The music world of the 60s and 70s seems to be having a literary renaissance at the moment. Recently we have had David Mitchell’s Utopia Avenue and Taylor Jenkins Read’s Daisy Jones and the Six. Much like those books, Dawnie Walton’s The Final Revival of Opal & Nev, is about a band that burned brightly and briefly and a quest to find out what happened and why. Along the way though, Walton, as well as wondering about the indefinable magic of music, will dig into issues of race (Black Lives Matter) and gender relations in the United States and questions of privilege and entitlement.

The mode of Opal & Nev is established early on. S. Sunny Shelton has been given an exclusive for her music magazine in the lead up to a revival of 1970s rock sensations Opal Pearl and Nev Charles. Shelton has a personal stake in their story, as she is the daughter of Jimmy Curtis, the drummer who lost his life in an incident at an event known as the Rivington Showcase. This tragedy in some ways launched Opal and Nev to stardom. The book is told through the interviews that Shelton does as she uncovers the truth about that night and of her father’s relationship with Opal, but also with plenty of authorial voice as Shelton also tells the story of the writing of the book itself.

The story of Opal Pearl and Nev Charles is one of accidental alchemy. Shelton digs into their histories, the fact that neither of them were necessarily the best at what they did. Opal, a young black singer with more than a little flamboyance, and Nev a skinny white song writer from Manchester desperate to be the next Paul McCartney. But when the two come together with their session musicians they seem to create something magical. Only the world did not necessarily agree. And it is only in the aftermath of a tragedy, an event which forms the centrepiece of the book, that they take off and then implode and then forge very different solo careers. The focus then becomes on how Opal navigated the world and of the growing relationship between Opal and Sunny, a relationship that is threatened by the information that Sunny unearths about her father and his death.

THE DATA
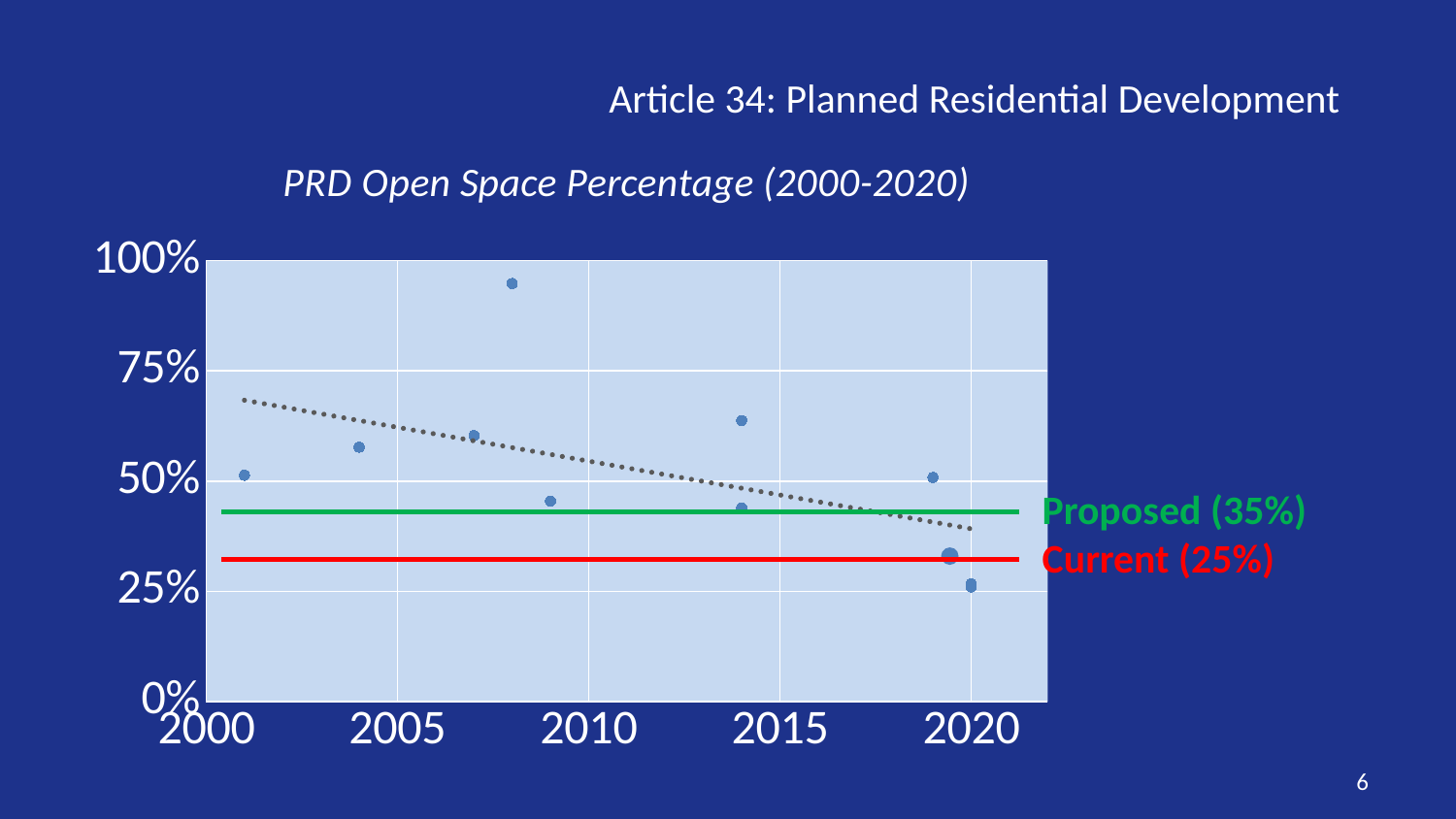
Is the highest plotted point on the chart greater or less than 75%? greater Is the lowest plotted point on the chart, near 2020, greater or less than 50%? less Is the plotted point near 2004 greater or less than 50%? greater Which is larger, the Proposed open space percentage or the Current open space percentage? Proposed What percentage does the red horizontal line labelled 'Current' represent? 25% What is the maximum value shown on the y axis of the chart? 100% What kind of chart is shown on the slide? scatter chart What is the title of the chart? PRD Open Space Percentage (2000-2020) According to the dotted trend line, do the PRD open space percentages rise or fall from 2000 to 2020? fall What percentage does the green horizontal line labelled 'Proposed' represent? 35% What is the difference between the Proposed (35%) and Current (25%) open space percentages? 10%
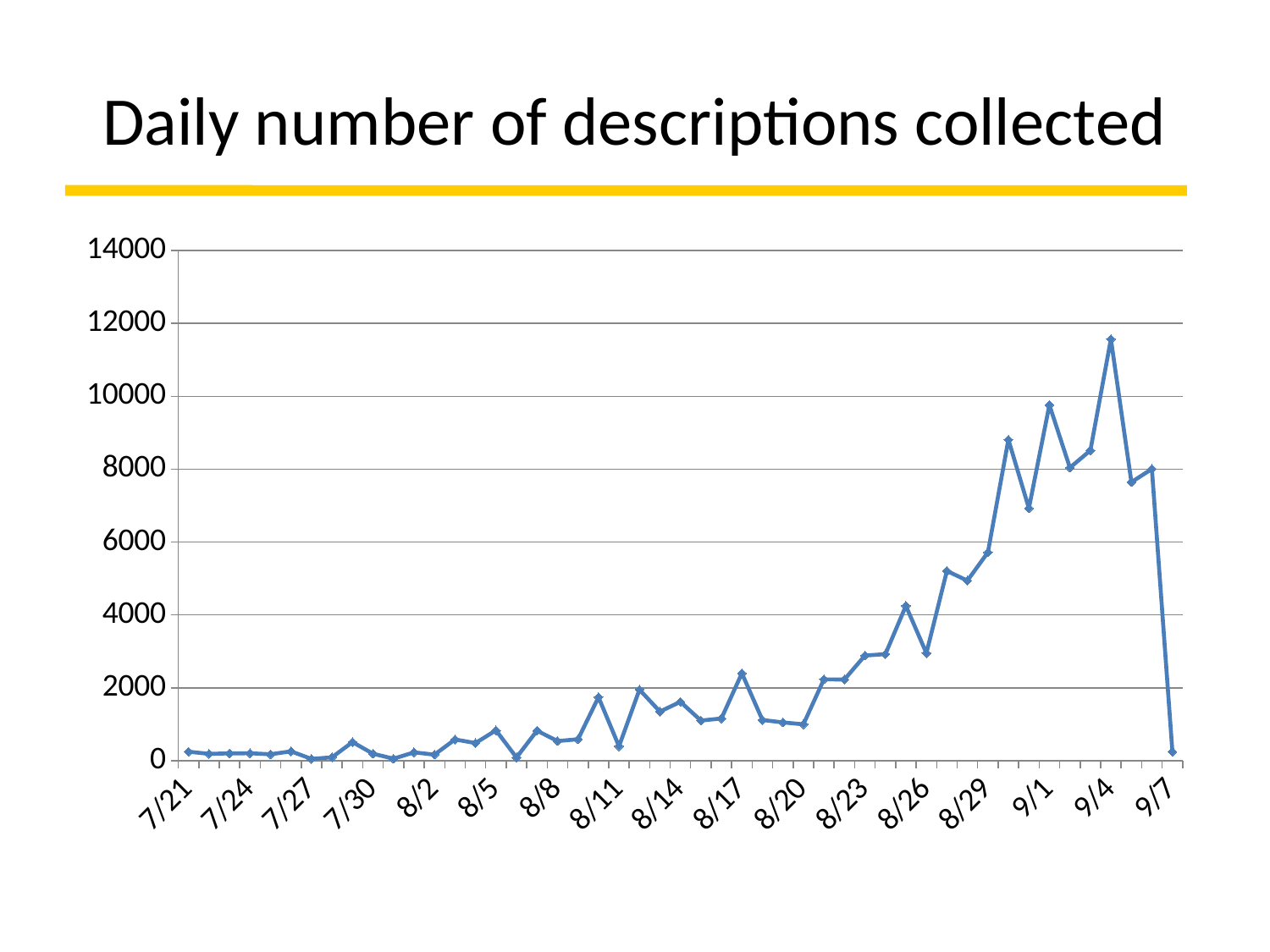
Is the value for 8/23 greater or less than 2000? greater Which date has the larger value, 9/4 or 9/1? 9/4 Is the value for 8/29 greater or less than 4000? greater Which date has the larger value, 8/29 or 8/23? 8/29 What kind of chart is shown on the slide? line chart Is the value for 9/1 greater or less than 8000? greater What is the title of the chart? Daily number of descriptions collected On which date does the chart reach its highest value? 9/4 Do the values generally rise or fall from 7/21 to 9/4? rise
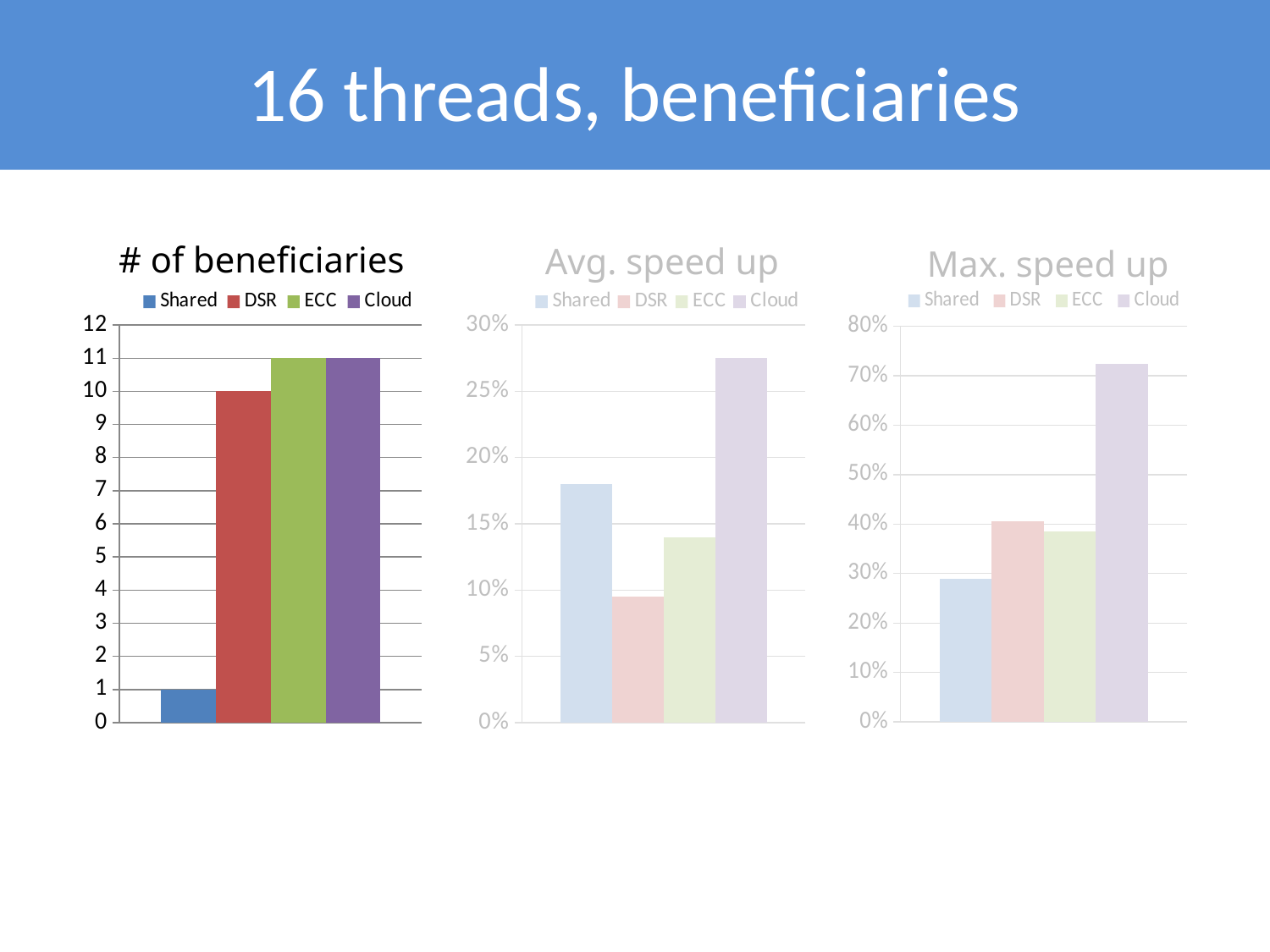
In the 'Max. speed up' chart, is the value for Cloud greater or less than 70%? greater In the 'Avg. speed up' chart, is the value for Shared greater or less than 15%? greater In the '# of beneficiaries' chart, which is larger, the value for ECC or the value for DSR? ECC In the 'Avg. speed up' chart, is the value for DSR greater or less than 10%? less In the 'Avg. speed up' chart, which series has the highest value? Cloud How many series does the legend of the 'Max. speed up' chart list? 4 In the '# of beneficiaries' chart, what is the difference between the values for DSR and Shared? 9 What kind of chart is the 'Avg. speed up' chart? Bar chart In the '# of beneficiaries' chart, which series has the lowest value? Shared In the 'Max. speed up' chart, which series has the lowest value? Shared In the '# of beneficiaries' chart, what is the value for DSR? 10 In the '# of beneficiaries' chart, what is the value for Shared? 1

YOUR GOAL
How does the review of The Final Revival of Opal & Nev go on? Write what follows its final sentence.

OUTPUT FOR THIS TASK
Writing about music is difficult and Walton does not try to capture the music or the lyrics. Instead she gives a sense of the types of music that Opal and Nev create both together and separately. Walton is using this setting though to dig much deeper than the story of the music. There are questions of cultural appropriation, the differing treatment not only of male and female musicians but of black and white musicians, the way racism can be swept under the carpet when there is money to be made but also the way that popular music and culture can be used to make a stand. The Final Revival of Opal & Nev is, in some ways, Dawnie Walton’s stand. And she makes it engaging and tragic and visceral. And most importantly, she makes it count.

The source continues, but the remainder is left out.